=== Excerpt provided ===
BEGIN
ElementalBeing wrote:Wow, that was some seminar, DJD. Thank you.
Donata wrote:Very impressive seminar! thank you!
I'm only sorry I can't test my father's line. He and his brothers are deceased, as is my only brother.
I will send for the kit for my mother's line.
wolf560 wrote:Very good article DJ..!!!
A lot of work went into this and I appreciate the effort and results.
One question; how much information came about from the DNA thing?
Like I1a, I1c is believed to have originated during the Paleolithic, and to have taken refuge
from the Ice Age in Iberia. After wards, it spread into other portions of Europe,
especially The Low Countries, Germany and, possibly, the British Isles.
This haplotype may be Norse, Norman, Anglo-Saxon or even Flemish.
The hits are simply too far flung to suggest anything definitive.
wolf560 wrote:Our family question is as simple as it is complicated...
END
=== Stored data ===
BEGIN
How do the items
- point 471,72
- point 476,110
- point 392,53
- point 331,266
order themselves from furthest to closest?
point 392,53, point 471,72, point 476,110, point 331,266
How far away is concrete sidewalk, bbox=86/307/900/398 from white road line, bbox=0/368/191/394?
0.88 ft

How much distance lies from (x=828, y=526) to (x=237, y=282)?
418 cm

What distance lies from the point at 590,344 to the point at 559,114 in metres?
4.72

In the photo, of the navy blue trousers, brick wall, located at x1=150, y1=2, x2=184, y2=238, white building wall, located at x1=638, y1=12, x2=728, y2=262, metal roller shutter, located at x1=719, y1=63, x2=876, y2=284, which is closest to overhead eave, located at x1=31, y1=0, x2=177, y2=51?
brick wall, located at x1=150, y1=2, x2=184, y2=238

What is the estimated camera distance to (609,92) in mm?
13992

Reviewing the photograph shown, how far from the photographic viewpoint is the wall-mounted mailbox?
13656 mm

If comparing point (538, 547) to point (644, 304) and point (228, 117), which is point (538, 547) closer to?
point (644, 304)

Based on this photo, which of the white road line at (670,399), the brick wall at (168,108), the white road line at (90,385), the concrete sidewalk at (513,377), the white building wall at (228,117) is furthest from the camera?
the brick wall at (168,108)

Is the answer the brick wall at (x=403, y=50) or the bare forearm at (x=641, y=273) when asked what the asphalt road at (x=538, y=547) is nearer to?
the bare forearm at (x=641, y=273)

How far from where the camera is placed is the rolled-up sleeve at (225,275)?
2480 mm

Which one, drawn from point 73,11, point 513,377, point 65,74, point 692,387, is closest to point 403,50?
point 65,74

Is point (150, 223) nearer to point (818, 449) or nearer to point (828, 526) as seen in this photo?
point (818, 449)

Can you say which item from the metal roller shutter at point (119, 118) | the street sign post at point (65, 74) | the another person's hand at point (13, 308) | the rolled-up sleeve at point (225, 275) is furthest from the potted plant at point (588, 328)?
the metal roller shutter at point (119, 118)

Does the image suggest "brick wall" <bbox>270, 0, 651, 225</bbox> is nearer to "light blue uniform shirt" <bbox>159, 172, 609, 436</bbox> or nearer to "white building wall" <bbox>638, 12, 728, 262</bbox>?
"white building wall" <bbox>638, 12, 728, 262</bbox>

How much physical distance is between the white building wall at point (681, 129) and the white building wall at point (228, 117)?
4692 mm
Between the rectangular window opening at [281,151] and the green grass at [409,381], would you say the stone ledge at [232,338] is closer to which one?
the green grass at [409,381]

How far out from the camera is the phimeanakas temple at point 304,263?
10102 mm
END
=== Exercise requirements ===
Please quote the stretch of the forum posts above from "Donata wrote:Very impressive" through "good article DJ..!!!".

=== Task response ===
Donata wrote:Very impressive seminar! thank you!
I'm only sorry I can't test my father's line. He and his brothers are deceased, as is my only brother.
I will send for the kit for my mother's line.
wolf560 wrote:Very good article DJ..!!!